(Saved entries)
****************************************

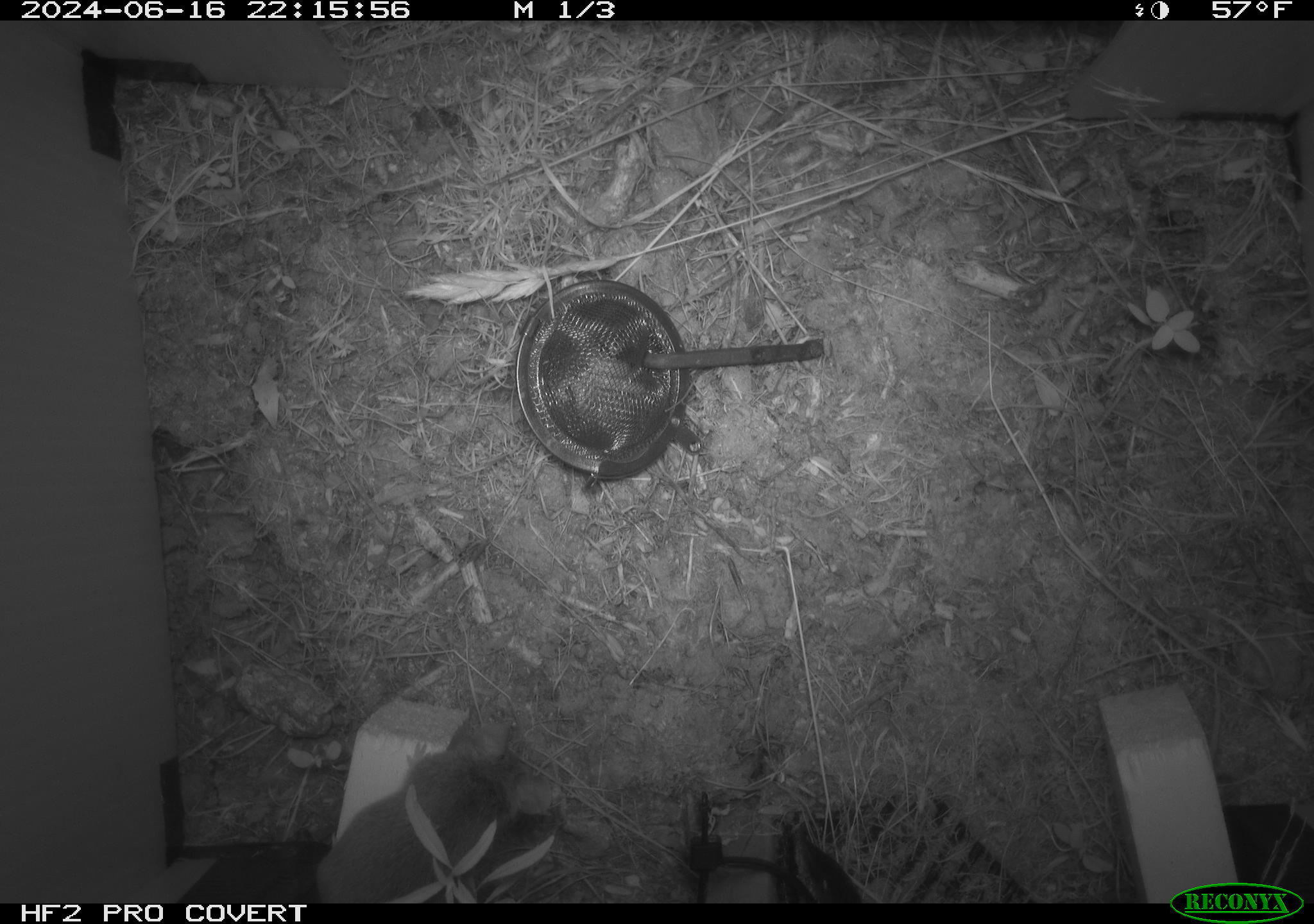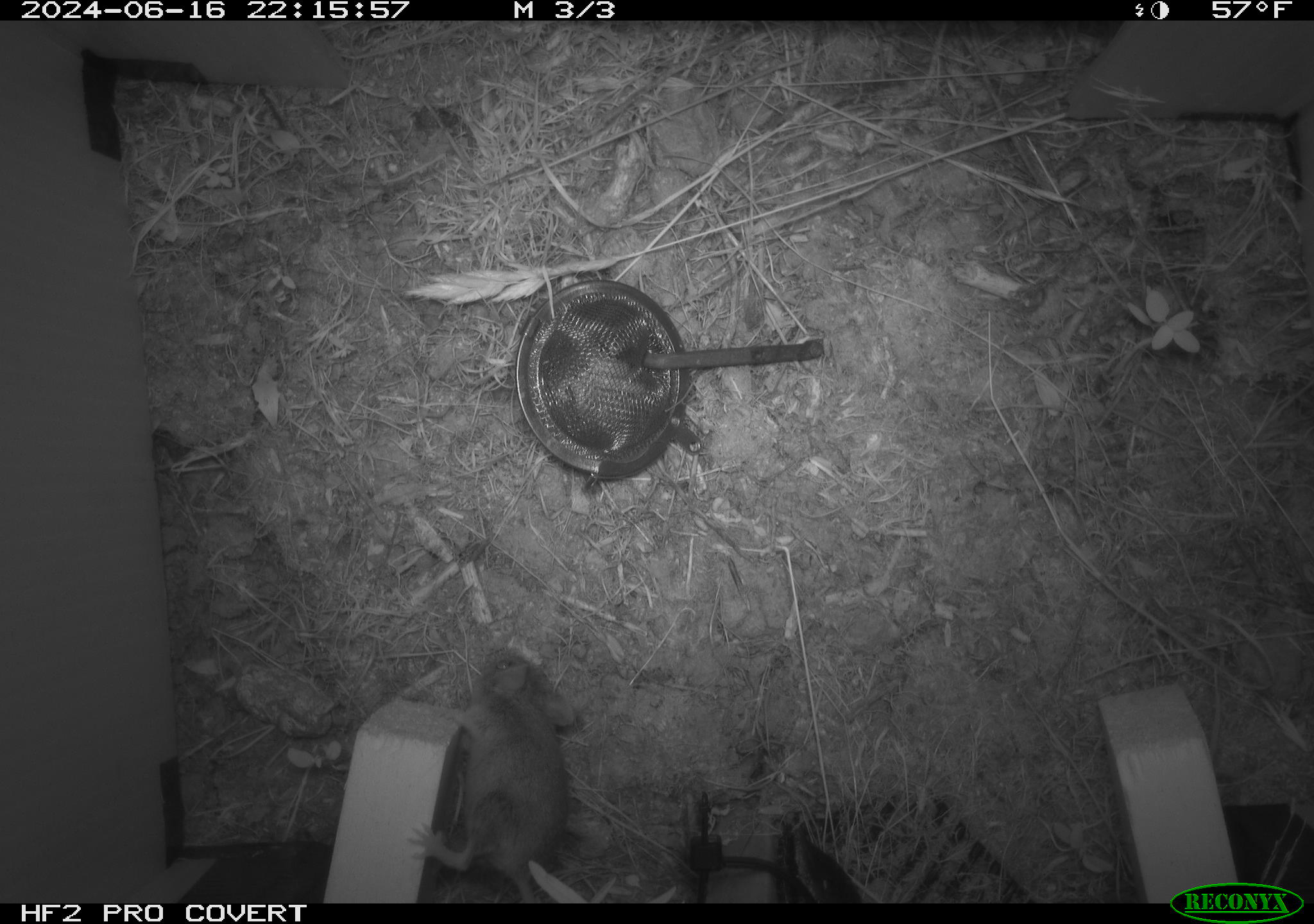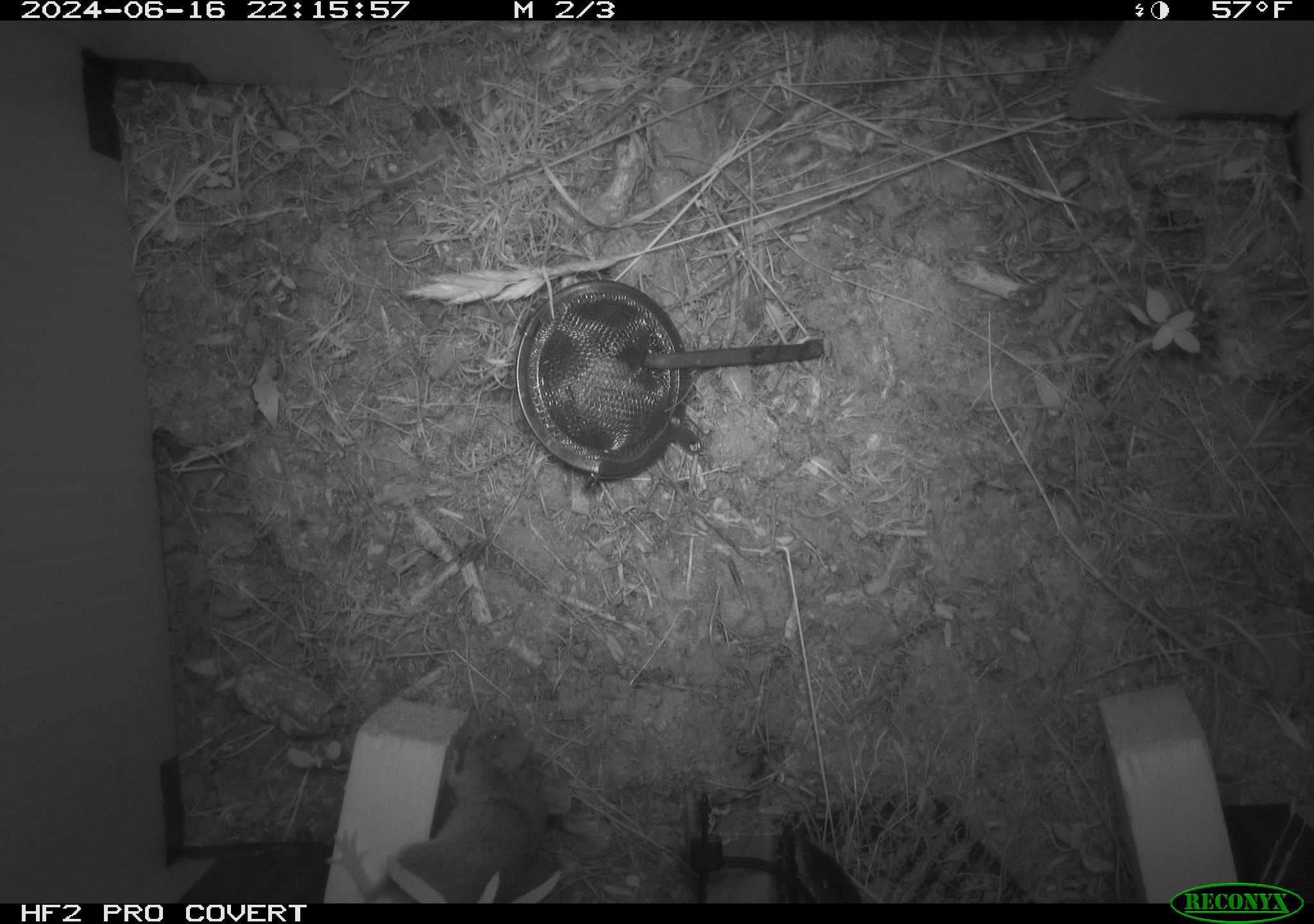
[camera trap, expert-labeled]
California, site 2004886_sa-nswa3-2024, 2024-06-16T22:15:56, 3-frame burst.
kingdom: Animalia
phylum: Chordata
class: Mammalia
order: Rodentia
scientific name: Rodentia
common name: rodent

****************************************

_Your task_
Could you output exactly the lines from the one containing "phylum: Chordata" to the end of the entries above, both included, and no others?

_Response below_
phylum: Chordata
class: Mammalia
order: Rodentia
scientific name: Rodentia
common name: rodent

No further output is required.